(Spatial data with images)
* * * * * * * * *

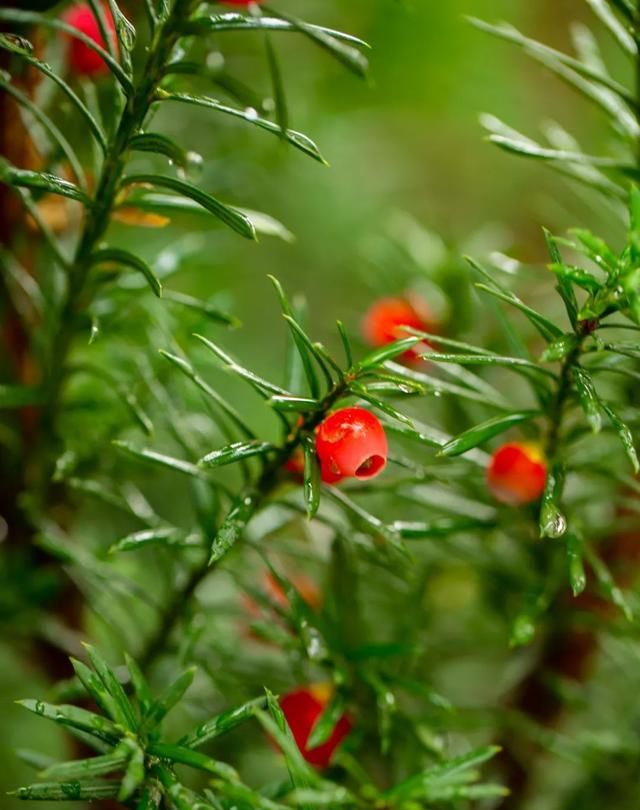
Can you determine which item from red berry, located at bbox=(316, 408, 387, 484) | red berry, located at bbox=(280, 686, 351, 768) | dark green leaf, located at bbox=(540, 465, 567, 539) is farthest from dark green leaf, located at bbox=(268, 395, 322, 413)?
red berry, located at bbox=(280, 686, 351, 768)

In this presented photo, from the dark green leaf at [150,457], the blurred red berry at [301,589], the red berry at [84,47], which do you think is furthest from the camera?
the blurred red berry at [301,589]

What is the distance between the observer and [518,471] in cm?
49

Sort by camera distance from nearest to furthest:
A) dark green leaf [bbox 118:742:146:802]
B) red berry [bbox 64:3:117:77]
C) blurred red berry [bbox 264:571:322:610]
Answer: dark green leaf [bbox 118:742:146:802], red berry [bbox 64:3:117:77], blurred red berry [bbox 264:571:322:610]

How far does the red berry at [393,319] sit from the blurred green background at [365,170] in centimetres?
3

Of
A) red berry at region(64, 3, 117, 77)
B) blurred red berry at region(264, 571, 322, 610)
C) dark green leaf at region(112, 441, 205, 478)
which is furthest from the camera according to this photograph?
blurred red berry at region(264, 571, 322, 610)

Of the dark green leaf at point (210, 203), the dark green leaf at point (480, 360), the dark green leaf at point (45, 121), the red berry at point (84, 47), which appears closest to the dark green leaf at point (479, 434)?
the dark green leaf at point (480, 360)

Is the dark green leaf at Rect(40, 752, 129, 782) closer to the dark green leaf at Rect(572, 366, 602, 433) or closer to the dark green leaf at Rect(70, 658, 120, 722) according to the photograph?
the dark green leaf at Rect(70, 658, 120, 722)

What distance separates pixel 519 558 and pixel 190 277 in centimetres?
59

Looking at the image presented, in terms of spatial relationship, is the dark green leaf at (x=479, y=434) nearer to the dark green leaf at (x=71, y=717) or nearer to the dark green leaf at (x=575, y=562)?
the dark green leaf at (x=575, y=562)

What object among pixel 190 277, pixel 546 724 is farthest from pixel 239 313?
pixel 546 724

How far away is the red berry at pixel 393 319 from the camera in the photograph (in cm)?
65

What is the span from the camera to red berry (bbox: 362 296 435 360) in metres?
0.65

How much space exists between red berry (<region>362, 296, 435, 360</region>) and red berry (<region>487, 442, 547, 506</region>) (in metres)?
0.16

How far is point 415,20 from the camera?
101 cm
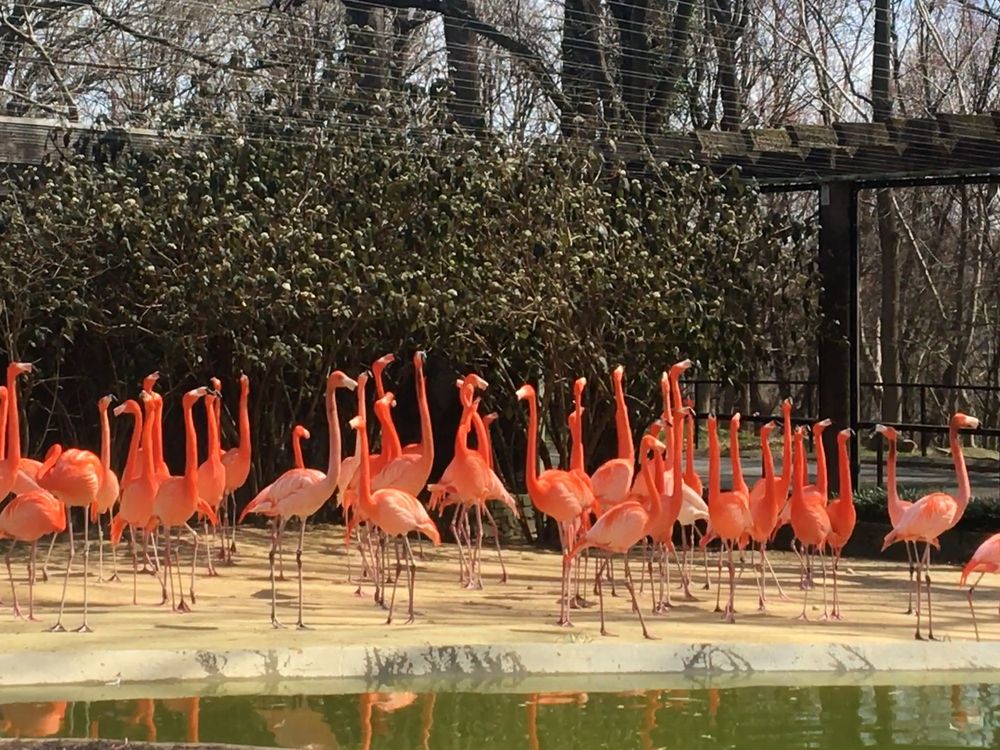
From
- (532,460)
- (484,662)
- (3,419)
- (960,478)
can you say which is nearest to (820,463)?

* * * * * * * * *

What to do:
Swap each "camera" in all of the records above for "viewer", leaving everything else unchanged, and omit the pictures.

Problem solution:
Can you determine which item from red berry, located at bbox=(316, 408, 387, 484) | red berry, located at bbox=(280, 686, 351, 768) | dark green leaf, located at bbox=(540, 465, 567, 539) is farthest from dark green leaf, located at bbox=(268, 395, 322, 413)?
red berry, located at bbox=(280, 686, 351, 768)

In this presented photo, from the dark green leaf at [150,457], the blurred red berry at [301,589], the red berry at [84,47], which do you think is furthest from the viewer?
the blurred red berry at [301,589]

What is the distance between the observer and [518,471] in cm?
49

Sort by viewer distance from nearest to furthest:
A) dark green leaf [bbox 118:742:146:802]
B) red berry [bbox 64:3:117:77]
C) blurred red berry [bbox 264:571:322:610]
Answer: dark green leaf [bbox 118:742:146:802], red berry [bbox 64:3:117:77], blurred red berry [bbox 264:571:322:610]

How far does the red berry at [393,319] sit from the blurred green background at [365,170] in centimetres?
3

Of
A) red berry at region(64, 3, 117, 77)
B) blurred red berry at region(264, 571, 322, 610)
C) dark green leaf at region(112, 441, 205, 478)
which is furthest from the viewer according to this photograph?
blurred red berry at region(264, 571, 322, 610)

Of the dark green leaf at point (210, 203), the dark green leaf at point (480, 360), the dark green leaf at point (45, 121), the red berry at point (84, 47), which appears closest to the dark green leaf at point (479, 434)?
the dark green leaf at point (480, 360)

Is the dark green leaf at Rect(40, 752, 129, 782) closer to the dark green leaf at Rect(572, 366, 602, 433) or closer to the dark green leaf at Rect(70, 658, 120, 722) according to the photograph?
the dark green leaf at Rect(70, 658, 120, 722)

What distance separates pixel 519 558 and pixel 190 277 in centimetres?
59

Looking at the image presented, in terms of spatial relationship, is the dark green leaf at (x=479, y=434) nearer to the dark green leaf at (x=71, y=717) or nearer to the dark green leaf at (x=575, y=562)?
the dark green leaf at (x=575, y=562)

What object among pixel 190 277, pixel 546 724 is farthest from pixel 239 313?
pixel 546 724

How far away is the red berry at pixel 393 319 from the viewer in the photograph (in cm)?
65

What is the span from the viewer to red berry (bbox: 362 296 435 360) in metres?
0.65

How much space exists between red berry (<region>362, 296, 435, 360</region>) and red berry (<region>487, 442, 547, 506</region>) (in metres)?
0.16

How far is point 415,20 from the viewer?
101 cm
From
- (532,460)
- (484,662)
- (3,419)
- (960,478)
can you say which is nearest to (820,463)?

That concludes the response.